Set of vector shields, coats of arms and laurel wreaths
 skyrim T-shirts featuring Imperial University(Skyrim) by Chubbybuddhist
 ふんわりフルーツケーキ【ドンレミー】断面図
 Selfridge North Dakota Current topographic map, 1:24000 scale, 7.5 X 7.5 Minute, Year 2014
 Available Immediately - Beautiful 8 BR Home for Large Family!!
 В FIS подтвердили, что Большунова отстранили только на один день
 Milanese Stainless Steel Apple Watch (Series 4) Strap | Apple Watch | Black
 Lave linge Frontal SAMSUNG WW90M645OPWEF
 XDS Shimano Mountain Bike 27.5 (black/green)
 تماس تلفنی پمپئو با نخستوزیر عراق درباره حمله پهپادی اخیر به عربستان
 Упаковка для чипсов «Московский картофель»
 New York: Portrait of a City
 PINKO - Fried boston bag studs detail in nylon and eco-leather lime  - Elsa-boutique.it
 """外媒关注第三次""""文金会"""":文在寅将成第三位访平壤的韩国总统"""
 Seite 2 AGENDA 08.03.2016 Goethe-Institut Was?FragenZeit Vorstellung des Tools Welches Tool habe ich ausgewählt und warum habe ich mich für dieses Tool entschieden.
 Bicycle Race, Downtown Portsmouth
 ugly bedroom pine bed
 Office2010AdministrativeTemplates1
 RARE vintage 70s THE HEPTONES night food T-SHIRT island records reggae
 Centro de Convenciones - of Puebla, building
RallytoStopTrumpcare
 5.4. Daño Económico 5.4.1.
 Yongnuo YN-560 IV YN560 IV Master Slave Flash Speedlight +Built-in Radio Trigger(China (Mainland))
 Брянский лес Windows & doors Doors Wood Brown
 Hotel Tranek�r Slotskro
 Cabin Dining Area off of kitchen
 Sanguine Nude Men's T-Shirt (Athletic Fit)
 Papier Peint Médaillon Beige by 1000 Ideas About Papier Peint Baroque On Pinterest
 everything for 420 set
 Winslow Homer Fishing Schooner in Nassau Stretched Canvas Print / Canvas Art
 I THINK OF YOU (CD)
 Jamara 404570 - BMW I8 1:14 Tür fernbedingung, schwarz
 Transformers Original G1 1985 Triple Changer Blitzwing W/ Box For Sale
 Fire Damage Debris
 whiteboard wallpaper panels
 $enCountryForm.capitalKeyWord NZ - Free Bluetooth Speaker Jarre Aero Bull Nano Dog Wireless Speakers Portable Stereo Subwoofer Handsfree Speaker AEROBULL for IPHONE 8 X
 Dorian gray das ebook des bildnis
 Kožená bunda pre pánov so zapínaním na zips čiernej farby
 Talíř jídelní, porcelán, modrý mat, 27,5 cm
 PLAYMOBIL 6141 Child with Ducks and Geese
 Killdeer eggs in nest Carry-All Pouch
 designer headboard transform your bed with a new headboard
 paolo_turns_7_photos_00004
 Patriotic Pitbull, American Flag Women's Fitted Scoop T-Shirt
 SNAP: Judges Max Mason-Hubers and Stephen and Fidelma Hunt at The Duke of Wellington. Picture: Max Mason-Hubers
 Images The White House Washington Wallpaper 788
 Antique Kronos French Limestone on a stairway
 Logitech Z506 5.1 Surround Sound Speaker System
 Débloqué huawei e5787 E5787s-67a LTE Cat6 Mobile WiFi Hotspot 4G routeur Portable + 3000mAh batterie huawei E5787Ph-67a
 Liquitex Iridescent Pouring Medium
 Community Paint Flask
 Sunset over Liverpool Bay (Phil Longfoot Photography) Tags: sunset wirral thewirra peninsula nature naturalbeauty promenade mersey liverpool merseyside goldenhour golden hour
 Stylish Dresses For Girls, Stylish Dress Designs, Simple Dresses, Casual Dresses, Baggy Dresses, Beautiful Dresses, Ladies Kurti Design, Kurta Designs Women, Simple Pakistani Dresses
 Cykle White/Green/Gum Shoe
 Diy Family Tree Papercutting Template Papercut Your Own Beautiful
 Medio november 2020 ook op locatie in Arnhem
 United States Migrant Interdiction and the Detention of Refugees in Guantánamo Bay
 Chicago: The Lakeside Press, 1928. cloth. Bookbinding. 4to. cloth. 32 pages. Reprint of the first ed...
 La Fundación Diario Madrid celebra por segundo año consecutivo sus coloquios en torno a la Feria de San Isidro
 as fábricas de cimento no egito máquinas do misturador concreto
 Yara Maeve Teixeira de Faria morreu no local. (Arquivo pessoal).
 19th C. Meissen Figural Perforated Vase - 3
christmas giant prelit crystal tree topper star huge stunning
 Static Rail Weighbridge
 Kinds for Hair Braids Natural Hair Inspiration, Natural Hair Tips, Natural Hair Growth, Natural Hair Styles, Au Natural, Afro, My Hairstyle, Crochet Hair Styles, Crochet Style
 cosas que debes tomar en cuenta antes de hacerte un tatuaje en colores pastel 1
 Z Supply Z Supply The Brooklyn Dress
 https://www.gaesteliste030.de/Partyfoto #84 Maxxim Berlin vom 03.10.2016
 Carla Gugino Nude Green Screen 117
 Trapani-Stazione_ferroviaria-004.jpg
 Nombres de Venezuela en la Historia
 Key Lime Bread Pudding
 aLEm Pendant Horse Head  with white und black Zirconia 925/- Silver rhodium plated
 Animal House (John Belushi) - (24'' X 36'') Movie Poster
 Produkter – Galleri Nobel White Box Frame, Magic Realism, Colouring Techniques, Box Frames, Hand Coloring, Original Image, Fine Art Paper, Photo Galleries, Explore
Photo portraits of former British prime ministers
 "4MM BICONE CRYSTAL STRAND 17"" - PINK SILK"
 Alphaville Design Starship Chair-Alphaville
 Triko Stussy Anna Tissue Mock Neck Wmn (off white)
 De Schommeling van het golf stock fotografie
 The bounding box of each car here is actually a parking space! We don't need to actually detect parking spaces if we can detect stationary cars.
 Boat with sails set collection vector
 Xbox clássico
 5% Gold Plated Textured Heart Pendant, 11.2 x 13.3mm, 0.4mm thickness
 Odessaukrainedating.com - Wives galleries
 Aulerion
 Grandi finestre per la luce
****
Looking at the listing above, which lines hold "with"? Copy every such line.

 PLAYMOBIL 6141 Child with Ducks and Geese
 designer headboard transform your bed with a new headboard
 aLEm Pendant Horse Head  with white und black Zirconia 925/- Silver rhodium plated
 Boat with sails set collection vector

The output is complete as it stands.